China Railway High-Speed atau Bullet Train (Kereta Peluru) bergerak sangat cepat, 250 kilometer per jam. Kereta yang bentuknya terinspirasi dari pedang China kuno itu mampu menempuh jarak 1.318 kilometer, Beijing- Shanghai, dalam tempo lima jam.
Padahal, jarak itu sebanding dengan dua kali jarak tempuh Surabaya-Jakarta. Dengan kereta api kelas eksekutif yang dikelola PT Kereta Api Indonesia saat ini, Surabaya-Jakarta ditempuh selama 11-12 jam.
”Selain keretanya cepat, infrastrukturnya juga sangat mendukung.

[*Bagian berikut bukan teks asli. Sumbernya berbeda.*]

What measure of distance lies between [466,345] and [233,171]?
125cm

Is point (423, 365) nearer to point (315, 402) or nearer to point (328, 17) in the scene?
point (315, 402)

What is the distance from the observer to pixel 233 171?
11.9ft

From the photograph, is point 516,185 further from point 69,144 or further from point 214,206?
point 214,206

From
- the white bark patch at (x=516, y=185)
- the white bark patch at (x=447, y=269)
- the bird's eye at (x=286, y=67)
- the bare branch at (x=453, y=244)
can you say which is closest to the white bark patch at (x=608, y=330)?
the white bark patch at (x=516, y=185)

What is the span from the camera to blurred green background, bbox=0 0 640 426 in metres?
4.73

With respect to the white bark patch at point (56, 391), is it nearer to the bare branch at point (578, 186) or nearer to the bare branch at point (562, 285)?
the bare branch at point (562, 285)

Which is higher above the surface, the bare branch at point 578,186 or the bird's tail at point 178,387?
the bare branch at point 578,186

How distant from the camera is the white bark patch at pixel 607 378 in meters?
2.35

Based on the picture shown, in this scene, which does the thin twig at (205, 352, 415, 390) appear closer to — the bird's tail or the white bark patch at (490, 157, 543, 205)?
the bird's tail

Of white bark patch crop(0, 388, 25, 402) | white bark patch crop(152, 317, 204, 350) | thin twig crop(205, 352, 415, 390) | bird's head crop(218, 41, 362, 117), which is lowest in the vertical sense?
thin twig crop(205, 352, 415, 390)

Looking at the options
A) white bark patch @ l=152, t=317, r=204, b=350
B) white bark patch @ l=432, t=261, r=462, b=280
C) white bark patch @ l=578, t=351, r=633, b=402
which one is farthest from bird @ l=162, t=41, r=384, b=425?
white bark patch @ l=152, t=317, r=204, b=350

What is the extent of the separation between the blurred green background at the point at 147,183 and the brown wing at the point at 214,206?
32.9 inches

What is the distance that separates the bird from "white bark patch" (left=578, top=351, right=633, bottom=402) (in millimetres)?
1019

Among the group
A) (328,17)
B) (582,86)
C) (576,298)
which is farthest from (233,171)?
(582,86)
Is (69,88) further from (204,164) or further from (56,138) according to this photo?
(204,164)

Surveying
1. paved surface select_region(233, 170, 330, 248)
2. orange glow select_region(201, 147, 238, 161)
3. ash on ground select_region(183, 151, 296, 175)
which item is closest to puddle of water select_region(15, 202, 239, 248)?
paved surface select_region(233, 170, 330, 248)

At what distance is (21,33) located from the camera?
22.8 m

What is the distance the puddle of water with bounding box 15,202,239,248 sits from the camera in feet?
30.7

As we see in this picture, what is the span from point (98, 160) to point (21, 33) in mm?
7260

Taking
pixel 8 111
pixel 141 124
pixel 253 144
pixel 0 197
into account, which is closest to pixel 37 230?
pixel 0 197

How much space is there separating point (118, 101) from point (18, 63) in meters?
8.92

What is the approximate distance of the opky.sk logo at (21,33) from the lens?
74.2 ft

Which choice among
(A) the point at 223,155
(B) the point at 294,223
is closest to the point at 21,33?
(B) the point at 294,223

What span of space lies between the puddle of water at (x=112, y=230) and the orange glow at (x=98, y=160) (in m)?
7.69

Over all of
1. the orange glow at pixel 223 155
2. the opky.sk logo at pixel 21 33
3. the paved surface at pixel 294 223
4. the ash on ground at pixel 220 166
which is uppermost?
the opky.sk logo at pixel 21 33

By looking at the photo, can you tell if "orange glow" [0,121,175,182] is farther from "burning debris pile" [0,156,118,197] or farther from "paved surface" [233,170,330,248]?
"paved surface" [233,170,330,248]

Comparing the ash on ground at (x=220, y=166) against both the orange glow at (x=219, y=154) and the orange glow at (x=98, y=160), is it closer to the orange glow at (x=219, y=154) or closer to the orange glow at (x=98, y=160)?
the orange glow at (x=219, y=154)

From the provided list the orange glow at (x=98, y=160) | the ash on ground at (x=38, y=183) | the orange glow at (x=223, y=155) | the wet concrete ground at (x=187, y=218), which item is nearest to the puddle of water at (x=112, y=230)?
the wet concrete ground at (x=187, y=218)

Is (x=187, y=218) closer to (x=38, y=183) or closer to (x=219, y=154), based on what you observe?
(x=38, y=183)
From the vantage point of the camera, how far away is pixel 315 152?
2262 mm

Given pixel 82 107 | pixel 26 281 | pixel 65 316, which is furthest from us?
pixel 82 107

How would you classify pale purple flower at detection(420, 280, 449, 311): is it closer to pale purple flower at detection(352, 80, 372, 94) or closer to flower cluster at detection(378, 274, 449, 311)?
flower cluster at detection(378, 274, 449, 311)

Rel kereta api dibuat di jalan layang dan bebas hambatan, tanpa ada pintu-pintu perlintasan,” kata Dicky Setyo Novantoro, karyawan PT KAI.
ADVERTISEMENT
SCROLL TO RESUME CONTENT
Pada 10-14 Maret 2012, PT KAI mengirim 82 karyawan berprestasi untuk mengikuti studi banding ke Beijing dan Shanghai, China, bertema ”Melihat China dalam Perspektif Perkeretaapian”. Para karyawan itu terdiri dari berbagai latar belakang bidang, antara lain kepala stasiun, pengawas rel, penjaga terowongan, operator, dan perbengkelan.
Selain berwisata, mereka berkesempatan menjajal kereta listrik cepat CRH380 G11 dari Stasiun Beijing Utara menuju Stasiun Shanghai Hong Qiao. Harga tiket kereta listrik cepat itu 555-1.750 yuan atau sekitar Rp 777.000-Rp 2.450.000, tergantung kelasnya.
CRH berangkat dari Beijing pada pukul 08.00 dan sampai di Shanghai pukul 13.00. Perjalanan kereta enam gerbong dengan dua lokomotif depan dan belakang itu sangat nyaman.
Dari dalam CRH berkonstruksi material plastik dan fiber karbon tersebut suara bising di luar tidak terdengar. Begitu juga suara perpaduan antara roda dengan rel hanya lamat-lamat terdengar.
Penumpang juga tidak berdesak-desakan karena tempat duduk cukup lebar dan tertata rapi. Tiga tempat duduk di bagian kiri dan dua tempat duduk di bagian kanan.
”Saking nyamannya saya tidak merasa kalau kereta ini berjalan cepat,” kata Ugeng Yudi Prasetyo sembari melihat monitor petunjuk kecepatan CRH yang berada di setiap gerbong.
CRH dikelola China South Locomotive and Rolling Stock Corporation Limited (CSR). Dalam catatan CSR, CRH380 jenis terbaru itu membukukan kecepatan 486 kilometer per jam saat uji coba pada 2011. Kereta itu mengungguli kecepatan kereta peluru sebelumnya, CRH2 yang membukukan kecepatan maksimal 280 kilometer per jam.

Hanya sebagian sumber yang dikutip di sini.